> SHORT EXERCISE
Can you rewrite all the items below as a JSON list of strings, with one string per line and blank lines left out?

───── DATA IN THIS EXERCISE

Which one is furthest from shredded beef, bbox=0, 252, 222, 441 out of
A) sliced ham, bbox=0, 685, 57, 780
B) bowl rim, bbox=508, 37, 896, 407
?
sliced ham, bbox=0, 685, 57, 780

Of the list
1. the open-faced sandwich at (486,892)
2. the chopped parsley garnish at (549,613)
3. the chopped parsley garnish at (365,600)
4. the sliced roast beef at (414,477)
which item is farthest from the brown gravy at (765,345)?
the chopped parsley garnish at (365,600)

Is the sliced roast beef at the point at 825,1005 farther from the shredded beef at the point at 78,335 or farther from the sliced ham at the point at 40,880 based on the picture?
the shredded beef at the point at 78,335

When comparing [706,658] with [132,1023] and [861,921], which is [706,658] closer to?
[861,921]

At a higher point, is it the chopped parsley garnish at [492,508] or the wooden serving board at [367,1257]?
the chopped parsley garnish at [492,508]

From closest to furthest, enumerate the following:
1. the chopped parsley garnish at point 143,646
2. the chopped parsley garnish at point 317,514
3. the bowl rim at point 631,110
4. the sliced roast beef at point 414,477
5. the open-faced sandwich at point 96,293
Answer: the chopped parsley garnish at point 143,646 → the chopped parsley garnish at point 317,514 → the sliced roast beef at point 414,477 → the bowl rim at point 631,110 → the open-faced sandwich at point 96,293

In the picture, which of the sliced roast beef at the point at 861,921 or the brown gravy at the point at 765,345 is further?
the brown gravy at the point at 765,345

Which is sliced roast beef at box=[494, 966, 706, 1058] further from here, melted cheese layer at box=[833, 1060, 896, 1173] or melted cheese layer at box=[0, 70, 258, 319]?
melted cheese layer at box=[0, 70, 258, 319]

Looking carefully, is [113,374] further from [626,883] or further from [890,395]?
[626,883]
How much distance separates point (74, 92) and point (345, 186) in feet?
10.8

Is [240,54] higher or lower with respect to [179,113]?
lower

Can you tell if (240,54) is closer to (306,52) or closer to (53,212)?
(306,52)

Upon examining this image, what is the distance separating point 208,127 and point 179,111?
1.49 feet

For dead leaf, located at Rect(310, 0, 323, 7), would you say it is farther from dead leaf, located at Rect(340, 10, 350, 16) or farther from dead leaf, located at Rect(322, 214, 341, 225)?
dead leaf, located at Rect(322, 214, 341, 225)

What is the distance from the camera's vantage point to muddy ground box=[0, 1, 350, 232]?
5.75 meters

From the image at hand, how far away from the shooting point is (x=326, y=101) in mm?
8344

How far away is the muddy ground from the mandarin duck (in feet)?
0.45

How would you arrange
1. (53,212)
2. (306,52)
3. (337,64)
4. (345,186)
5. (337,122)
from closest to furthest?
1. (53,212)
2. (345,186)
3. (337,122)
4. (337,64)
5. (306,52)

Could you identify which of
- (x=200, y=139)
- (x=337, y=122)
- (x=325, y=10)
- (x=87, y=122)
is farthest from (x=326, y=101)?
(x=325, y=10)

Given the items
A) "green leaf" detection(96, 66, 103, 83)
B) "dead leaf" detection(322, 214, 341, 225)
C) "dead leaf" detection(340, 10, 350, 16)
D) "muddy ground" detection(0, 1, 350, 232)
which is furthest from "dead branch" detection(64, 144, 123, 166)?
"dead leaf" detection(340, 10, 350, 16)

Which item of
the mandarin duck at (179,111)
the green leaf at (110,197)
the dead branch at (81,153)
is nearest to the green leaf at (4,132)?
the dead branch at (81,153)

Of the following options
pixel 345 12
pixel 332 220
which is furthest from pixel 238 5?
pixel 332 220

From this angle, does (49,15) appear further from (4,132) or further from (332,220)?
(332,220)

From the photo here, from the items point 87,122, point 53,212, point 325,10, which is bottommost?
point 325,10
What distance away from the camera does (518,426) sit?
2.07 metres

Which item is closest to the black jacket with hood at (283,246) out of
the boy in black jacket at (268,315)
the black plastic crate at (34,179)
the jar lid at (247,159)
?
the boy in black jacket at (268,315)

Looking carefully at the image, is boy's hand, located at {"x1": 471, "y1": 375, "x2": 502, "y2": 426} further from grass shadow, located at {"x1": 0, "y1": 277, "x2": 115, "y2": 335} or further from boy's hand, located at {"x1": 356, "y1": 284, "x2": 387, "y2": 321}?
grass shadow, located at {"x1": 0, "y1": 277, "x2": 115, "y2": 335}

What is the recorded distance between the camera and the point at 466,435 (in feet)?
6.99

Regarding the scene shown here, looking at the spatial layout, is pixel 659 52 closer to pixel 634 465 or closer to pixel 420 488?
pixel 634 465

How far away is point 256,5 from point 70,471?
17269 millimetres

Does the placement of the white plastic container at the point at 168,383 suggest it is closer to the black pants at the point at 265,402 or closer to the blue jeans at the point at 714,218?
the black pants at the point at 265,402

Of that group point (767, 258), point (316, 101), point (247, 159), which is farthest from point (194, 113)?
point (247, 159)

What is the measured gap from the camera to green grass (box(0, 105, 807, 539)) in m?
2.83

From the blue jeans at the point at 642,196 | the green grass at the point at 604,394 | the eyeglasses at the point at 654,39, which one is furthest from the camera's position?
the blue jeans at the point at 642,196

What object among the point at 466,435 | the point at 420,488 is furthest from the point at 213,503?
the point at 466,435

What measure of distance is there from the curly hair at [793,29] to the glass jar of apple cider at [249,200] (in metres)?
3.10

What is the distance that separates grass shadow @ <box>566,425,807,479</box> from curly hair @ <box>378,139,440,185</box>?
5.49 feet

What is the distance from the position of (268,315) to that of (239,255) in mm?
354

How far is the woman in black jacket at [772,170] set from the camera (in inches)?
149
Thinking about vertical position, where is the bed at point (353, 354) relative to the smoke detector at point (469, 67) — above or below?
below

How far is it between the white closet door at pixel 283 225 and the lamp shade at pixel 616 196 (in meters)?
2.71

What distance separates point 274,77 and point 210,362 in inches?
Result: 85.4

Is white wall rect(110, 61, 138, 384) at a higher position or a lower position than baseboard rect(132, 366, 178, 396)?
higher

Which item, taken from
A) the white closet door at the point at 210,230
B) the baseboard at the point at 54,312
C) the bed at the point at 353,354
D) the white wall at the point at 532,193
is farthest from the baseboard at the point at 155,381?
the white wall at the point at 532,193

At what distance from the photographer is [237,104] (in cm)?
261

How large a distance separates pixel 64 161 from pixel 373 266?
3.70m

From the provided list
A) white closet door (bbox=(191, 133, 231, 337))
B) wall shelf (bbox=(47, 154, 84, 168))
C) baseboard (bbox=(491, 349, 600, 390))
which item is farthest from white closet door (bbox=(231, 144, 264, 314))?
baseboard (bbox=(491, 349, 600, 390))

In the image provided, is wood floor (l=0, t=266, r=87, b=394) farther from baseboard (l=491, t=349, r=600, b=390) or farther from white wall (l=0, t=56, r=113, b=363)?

──────────

> FINAL ANSWER
[
  "Which one is furthest from shredded beef, bbox=0, 252, 222, 441 out of",
  "A) sliced ham, bbox=0, 685, 57, 780",
  "B) bowl rim, bbox=508, 37, 896, 407",
  "?",
  "sliced ham, bbox=0, 685, 57, 780",
  "Of the list",
  "1. the open-faced sandwich at (486,892)",
  "2. the chopped parsley garnish at (549,613)",
  "3. the chopped parsley garnish at (365,600)",
  "4. the sliced roast beef at (414,477)",
  "which item is farthest from the brown gravy at (765,345)?",
  "the chopped parsley garnish at (365,600)",
  "Is the sliced roast beef at the point at 825,1005 farther from the shredded beef at the point at 78,335 or farther from the sliced ham at the point at 40,880 based on the picture?",
  "the shredded beef at the point at 78,335",
  "When comparing [706,658] with [132,1023] and [861,921], which is [706,658] closer to?",
  "[861,921]",
  "At a higher point, is it the chopped parsley garnish at [492,508] or the wooden serving board at [367,1257]?",
  "the chopped parsley garnish at [492,508]",
  "From closest to furthest, enumerate the following:",
  "1. the chopped parsley garnish at point 143,646",
  "2. the chopped parsley garnish at point 317,514",
  "3. the bowl rim at point 631,110",
  "4. the sliced roast beef at point 414,477",
  "5. the open-faced sandwich at point 96,293",
  "Answer: the chopped parsley garnish at point 143,646 → the chopped parsley garnish at point 317,514 → the sliced roast beef at point 414,477 → the bowl rim at point 631,110 → the open-faced sandwich at point 96,293",
  "In the picture, which of the sliced roast beef at the point at 861,921 or the brown gravy at the point at 765,345 is further?",
  "the brown gravy at the point at 765,345",
  "Which is sliced roast beef at box=[494, 966, 706, 1058] further from here, melted cheese layer at box=[833, 1060, 896, 1173] or melted cheese layer at box=[0, 70, 258, 319]?",
  "melted cheese layer at box=[0, 70, 258, 319]",
  "Looking carefully, is [113,374] further from [626,883] or further from [890,395]?",
  "[626,883]",
  "How much distance separates point (74, 92) and point (345, 186) in feet?",
  "10.8",
  "Is [240,54] higher or lower with respect to [179,113]?",
  "lower",
  "Can you tell if (240,54) is closer to (306,52) or closer to (53,212)?",
  "(306,52)",
  "Upon examining this image, what is the distance separating point 208,127 and point 179,111?",
  "1.49 feet",
  "For dead leaf, located at Rect(310, 0, 323, 7), would you say it is farther from dead leaf, located at Rect(340, 10, 350, 16) or farther from dead leaf, located at Rect(322, 214, 341, 225)?",
  "dead leaf, located at Rect(322, 214, 341, 225)",
  "What is the distance from the camera's vantage point to muddy ground box=[0, 1, 350, 232]?",
  "5.75 meters",
  "From the image at hand, how far away from the shooting point is (x=326, y=101) in mm?",
  "8344",
  "How far away is the muddy ground from the mandarin duck (in feet)?",
  "0.45",
  "How would you arrange",
  "1. (53,212)",
  "2. (306,52)",
  "3. (337,64)",
  "4. (345,186)",
  "5. (337,122)",
  "from closest to furthest?",
  "1. (53,212)",
  "2. (345,186)",
  "3. (337,122)",
  "4. (337,64)",
  "5. (306,52)",
  "Could you identify which of",
  "- (x=200, y=139)",
  "- (x=337, y=122)",
  "- (x=325, y=10)",
  "- (x=87, y=122)",
  "is farthest from (x=326, y=101)?",
  "(x=325, y=10)",
  "Given the items",
  "A) \"green leaf\" detection(96, 66, 103, 83)",
  "B) \"dead leaf\" detection(322, 214, 341, 225)",
  "C) \"dead leaf\" detection(340, 10, 350, 16)",
  "D) \"muddy ground\" detection(0, 1, 350, 232)",
  "which is furthest from \"dead branch\" detection(64, 144, 123, 166)?",
  "\"dead leaf\" detection(340, 10, 350, 16)",
  "Which item of",
  "the mandarin duck at (179,111)",
  "the green leaf at (110,197)",
  "the dead branch at (81,153)",
  "is nearest to the green leaf at (4,132)?",
  "the dead branch at (81,153)",
  "Of the following options",
  "pixel 345 12",
  "pixel 332 220",
  "which is furthest from pixel 238 5?",
  "pixel 332 220",
  "From this angle, does (49,15) appear further from (4,132) or further from (332,220)?",
  "(332,220)",
  "From the photo here, from the items point 87,122, point 53,212, point 325,10, which is bottommost?",
  "point 325,10",
  "What distance away from the camera does (518,426) sit?",
  "2.07 metres",
  "Which item is closest to the black jacket with hood at (283,246) out of",
  "the boy in black jacket at (268,315)",
  "the black plastic crate at (34,179)",
  "the jar lid at (247,159)",
  "?",
  "the boy in black jacket at (268,315)",
  "Looking carefully at the image, is boy's hand, located at {\"x1\": 471, \"y1\": 375, \"x2\": 502, \"y2\": 426} further from grass shadow, located at {\"x1\": 0, \"y1\": 277, \"x2\": 115, \"y2\": 335} or further from boy's hand, located at {\"x1\": 356, \"y1\": 284, \"x2\": 387, \"y2\": 321}?",
  "grass shadow, located at {\"x1\": 0, \"y1\": 277, \"x2\": 115, \"y2\": 335}",
  "What is the recorded distance between the camera and the point at 466,435 (in feet)?",
  "6.99",
  "Regarding the scene shown here, looking at the spatial layout, is pixel 659 52 closer to pixel 634 465 or closer to pixel 420 488?",
  "pixel 634 465",
  "How far away is point 256,5 from point 70,471?",
  "17269 millimetres",
  "Does the placement of the white plastic container at the point at 168,383 suggest it is closer to the black pants at the point at 265,402 or closer to the blue jeans at the point at 714,218?",
  "the black pants at the point at 265,402",
  "Of that group point (767, 258), point (316, 101), point (247, 159), which is farthest from point (194, 113)?",
  "point (247, 159)",
  "What is the measured gap from the camera to green grass (box(0, 105, 807, 539)) in m?",
  "2.83",
  "From the blue jeans at the point at 642,196 | the green grass at the point at 604,394 | the eyeglasses at the point at 654,39, which one is furthest from the camera's position?",
  "the blue jeans at the point at 642,196",
  "What object among the point at 466,435 | the point at 420,488 is furthest from the point at 213,503?",
  "the point at 466,435",
  "What measure of distance is there from the curly hair at [793,29] to the glass jar of apple cider at [249,200] (in metres)?",
  "3.10",
  "What is the distance that separates grass shadow @ <box>566,425,807,479</box> from curly hair @ <box>378,139,440,185</box>?",
  "5.49 feet",
  "What is the distance from the position of (268,315) to that of (239,255) in mm?",
  "354",
  "How far is the woman in black jacket at [772,170] set from the camera (in inches)?",
  "149",
  "Thinking about vertical position, where is the bed at point (353, 354) relative to the smoke detector at point (469, 67) — above or below?",
  "below",
  "How far is it between the white closet door at pixel 283 225 and the lamp shade at pixel 616 196 (in meters)?",
  "2.71",
  "What distance separates point 274,77 and point 210,362 in inches?",
  "Result: 85.4",
  "Is white wall rect(110, 61, 138, 384) at a higher position or a lower position than baseboard rect(132, 366, 178, 396)?",
  "higher",
  "Which item, taken from",
  "A) the white closet door at the point at 210,230",
  "B) the baseboard at the point at 54,312",
  "C) the bed at the point at 353,354",
  "D) the white wall at the point at 532,193",
  "is farthest from the baseboard at the point at 155,381?",
  "the white wall at the point at 532,193",
  "At what distance from the photographer is [237,104] (in cm)?",
  "261",
  "How large a distance separates pixel 64 161 from pixel 373 266?",
  "3.70m",
  "From the provided list",
  "A) white closet door (bbox=(191, 133, 231, 337))",
  "B) wall shelf (bbox=(47, 154, 84, 168))",
  "C) baseboard (bbox=(491, 349, 600, 390))",
  "which item is farthest from white closet door (bbox=(231, 144, 264, 314))?",
  "baseboard (bbox=(491, 349, 600, 390))",
  "In the image provided, is wood floor (l=0, t=266, r=87, b=394) farther from baseboard (l=491, t=349, r=600, b=390) or farther from white wall (l=0, t=56, r=113, b=363)?"
]